La réforme ce classique si délicat à éxécuter
Paru sous le titre : Réformes : comment passer des intentions à l’action dans Les Echos n° 21493 du 05 Aout 2013 • page 8
La littérature sur la réforme (ou le changement dans le jargon managérial), bien qu’abondante, semble peu appliquée. Pourtant, les consultants comme les sociologues convergent sur les recommandations, sur la recette à suivre. Quelques observations de terrain conduisent à penser que cette recette, pour bien connue qu’elle soit, n’en reste pas moins ardue à réaliser, d’où sa faible mise en pratique. A un moment où la réforme est d’actualité dans notre pays, que ce soit pour l’Etat, les banques ou le système de santé, il reste étonnant que la fréquence d’emploi du mot aille de pair avec tant de méconnaissances sur les difficultés à l’oeuvre.
Etablir un réel dialogue
Le dialogue pourrait constituer le fondement de cette recette. Or, lorsqu’il s’instaure, il relie principalement la direction à la base, court-circuitant l’ossature quotidienne de l’organisation. Pourtant l’observation montre que tous les acteurs, les managers intermédiaires comme les autres, ont besoin d’échanges pour élaborer leur nouvelle manière de travailler induite par la réforme. Personne n’imagine un instant ces acteurs réinventant leur travail collectif de manière solitaire et instantanée. Or, pour arriver à dialoguer sur ces questions d’organisation concrète du travail, un obstacle se dresse en chemin : la courbe de deuil, aussi célèbre dans sa théorie que difficile dans sa pratique. En effet, qui envisage de gaieté de coeur d’affronter les grognes, les colères ou encore les grèves ? Cet obstacle à établir un dialogue réel rend les détails concrets de la recette ardus à pratiquer pour des dirigeants : continuer à clarifier le sens donné à la réforme, à donner l’exemple, à mobiliser les éléments moteurs de l’organisation lorsque toutes les résistances se déchaînent n’est pas une sinécure…

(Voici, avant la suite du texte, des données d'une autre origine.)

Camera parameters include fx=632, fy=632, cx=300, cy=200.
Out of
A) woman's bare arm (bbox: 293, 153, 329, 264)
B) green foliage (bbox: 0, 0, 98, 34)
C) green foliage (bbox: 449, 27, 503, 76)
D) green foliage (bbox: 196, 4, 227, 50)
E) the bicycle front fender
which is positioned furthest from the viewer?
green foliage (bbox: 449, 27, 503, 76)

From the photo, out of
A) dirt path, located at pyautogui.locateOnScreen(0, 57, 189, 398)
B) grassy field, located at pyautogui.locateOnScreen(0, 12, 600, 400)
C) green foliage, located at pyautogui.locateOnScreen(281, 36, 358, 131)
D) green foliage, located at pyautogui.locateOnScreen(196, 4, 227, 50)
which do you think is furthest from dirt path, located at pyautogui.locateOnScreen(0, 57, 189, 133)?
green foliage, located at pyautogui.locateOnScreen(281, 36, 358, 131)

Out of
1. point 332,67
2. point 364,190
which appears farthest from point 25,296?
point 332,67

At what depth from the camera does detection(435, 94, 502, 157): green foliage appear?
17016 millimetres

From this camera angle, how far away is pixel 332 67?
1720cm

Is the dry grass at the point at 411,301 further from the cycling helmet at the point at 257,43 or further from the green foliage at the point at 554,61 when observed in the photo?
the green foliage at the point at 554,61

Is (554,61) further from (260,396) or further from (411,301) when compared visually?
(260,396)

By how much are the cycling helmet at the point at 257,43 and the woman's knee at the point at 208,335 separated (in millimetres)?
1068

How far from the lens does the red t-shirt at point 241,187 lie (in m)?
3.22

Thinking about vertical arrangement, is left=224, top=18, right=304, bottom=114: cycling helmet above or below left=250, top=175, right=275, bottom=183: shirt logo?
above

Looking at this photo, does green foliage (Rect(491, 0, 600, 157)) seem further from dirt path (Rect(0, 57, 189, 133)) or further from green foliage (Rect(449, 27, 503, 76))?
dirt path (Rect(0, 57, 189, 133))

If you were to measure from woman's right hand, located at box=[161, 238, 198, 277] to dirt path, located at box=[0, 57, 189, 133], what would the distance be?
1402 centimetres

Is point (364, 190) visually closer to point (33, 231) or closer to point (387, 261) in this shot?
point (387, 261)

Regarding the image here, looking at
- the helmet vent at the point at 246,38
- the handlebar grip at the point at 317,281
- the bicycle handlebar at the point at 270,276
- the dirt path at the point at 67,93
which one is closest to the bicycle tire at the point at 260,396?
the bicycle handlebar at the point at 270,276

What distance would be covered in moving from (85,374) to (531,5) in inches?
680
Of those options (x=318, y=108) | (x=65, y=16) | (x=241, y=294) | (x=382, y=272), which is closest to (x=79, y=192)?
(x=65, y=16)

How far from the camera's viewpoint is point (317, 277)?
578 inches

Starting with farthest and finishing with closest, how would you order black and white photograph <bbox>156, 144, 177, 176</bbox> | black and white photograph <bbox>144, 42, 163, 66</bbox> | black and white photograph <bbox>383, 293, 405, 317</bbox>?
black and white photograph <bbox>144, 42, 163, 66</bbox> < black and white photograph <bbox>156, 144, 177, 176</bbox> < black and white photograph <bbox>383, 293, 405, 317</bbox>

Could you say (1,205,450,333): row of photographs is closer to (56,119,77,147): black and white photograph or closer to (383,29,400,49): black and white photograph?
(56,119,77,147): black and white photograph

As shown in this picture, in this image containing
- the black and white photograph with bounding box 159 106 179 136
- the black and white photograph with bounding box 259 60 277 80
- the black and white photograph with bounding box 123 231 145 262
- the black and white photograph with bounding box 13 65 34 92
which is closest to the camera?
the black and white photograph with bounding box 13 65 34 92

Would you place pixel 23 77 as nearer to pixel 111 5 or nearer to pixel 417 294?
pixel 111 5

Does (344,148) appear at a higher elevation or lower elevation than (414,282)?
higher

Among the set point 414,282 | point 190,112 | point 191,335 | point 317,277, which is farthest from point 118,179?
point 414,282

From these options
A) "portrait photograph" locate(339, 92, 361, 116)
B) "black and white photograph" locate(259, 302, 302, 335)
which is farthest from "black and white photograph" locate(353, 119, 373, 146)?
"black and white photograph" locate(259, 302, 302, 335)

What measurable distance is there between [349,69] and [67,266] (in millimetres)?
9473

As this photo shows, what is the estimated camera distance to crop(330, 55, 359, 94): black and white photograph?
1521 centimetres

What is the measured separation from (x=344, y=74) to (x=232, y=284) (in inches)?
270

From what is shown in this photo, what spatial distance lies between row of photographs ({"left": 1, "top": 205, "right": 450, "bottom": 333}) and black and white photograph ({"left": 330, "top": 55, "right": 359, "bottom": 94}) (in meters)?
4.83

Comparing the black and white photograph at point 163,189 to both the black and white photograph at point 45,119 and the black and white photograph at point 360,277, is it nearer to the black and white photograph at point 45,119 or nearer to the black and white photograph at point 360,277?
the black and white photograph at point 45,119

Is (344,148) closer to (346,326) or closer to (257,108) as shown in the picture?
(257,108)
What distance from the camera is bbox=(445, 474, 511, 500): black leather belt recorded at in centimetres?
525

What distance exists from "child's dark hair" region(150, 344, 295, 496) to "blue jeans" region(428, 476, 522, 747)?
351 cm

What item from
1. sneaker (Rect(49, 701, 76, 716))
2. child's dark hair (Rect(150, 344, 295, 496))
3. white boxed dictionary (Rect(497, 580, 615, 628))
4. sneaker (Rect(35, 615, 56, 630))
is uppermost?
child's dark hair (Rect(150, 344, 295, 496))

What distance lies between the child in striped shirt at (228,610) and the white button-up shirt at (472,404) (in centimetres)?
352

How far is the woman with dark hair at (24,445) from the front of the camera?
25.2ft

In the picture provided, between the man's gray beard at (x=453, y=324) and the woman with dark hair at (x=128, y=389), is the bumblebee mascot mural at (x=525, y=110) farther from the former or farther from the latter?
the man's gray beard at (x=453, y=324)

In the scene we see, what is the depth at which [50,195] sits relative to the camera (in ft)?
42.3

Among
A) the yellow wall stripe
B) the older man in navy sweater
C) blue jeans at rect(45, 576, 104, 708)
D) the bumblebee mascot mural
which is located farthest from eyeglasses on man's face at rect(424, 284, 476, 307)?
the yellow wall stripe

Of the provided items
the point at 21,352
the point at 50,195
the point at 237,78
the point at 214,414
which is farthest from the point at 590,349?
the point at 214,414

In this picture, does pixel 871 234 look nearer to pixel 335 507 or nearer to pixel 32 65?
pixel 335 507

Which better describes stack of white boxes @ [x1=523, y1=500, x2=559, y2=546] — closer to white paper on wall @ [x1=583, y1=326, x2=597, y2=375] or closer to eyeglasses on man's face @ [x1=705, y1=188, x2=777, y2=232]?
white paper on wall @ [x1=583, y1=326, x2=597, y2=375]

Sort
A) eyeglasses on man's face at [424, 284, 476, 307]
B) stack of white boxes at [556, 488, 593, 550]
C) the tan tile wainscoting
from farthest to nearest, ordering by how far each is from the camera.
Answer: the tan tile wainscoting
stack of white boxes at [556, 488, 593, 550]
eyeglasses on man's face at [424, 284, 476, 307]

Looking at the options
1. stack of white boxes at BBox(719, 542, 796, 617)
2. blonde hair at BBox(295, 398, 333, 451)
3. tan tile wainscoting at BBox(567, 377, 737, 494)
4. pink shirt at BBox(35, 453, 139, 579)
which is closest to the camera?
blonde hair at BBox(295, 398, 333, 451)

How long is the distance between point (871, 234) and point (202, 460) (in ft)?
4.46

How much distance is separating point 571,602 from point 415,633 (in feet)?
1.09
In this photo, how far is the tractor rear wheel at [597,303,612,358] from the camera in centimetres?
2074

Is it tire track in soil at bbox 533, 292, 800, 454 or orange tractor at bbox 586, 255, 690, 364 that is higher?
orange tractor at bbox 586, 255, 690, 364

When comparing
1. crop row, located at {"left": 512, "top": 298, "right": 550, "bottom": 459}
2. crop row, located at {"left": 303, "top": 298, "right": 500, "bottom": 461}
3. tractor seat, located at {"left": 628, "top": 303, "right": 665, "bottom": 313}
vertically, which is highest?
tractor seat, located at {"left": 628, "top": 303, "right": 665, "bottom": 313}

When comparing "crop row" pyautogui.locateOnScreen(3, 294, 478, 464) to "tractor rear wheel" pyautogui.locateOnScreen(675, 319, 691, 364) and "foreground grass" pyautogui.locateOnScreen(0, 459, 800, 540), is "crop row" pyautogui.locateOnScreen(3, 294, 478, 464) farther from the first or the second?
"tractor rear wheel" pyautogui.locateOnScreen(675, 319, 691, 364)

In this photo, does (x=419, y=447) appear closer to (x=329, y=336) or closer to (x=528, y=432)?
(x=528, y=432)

Grâce à ces observations il apparaît que la « résistance » au changement se joue à plusieurs niveaux. Dans la difficulté à écouter, comme dans celle à accepter; les exemples foisonnent où l’absurdité des décisions nourrit la douleur de l’ajustement. Ces situations peuvent avoir des conséquences dramatiques (pudiquement appelées « risques psychosociaux »), tant pour les personnes que pour la bonne fin de la réforme. En « écoutant », les dirigeants gagnent une prise en compte plus réaliste de l’organisation et donc de meilleures chances de succès. Au prix, il est vrai, de nouveaux problèmes à résoudre; en dialoguant, l’organisation favorise une évolution profonde des mentalités, et ainsi une pacification des relations; en contrepartie, parallèlement, de certains renoncements.
A cette base de dialogue, s’ajoute un autre ingrédient : permettre, pour parler simplement, que chacun habite la responsabilité qui lui revient. Malheureusement, dans la sphère publique, la dichotomie entre la décision (politique) et la mise en oeuvre (administrative) empêche une grande partie des ajustements que permet le dialogue quand il a lieu dans une organisation où ces deux fonctions sont réunies. A l’heure où réformer n’a jamais été aussi nécessaire à notre pays, la manière de répartir, chacun à sa juste place, les responsabilités des réformes entre décisions politiques et réalisation pratique, reste largement à inventer.
Enfin, pour assaisonner le tout, le petit « plus » des grands chefs : une bonne dose d’estime mutuelle, qui augmente grandement les chances de succès. L’exécution de ce grand classique de la conduite des organisations constitue bien un art délicat.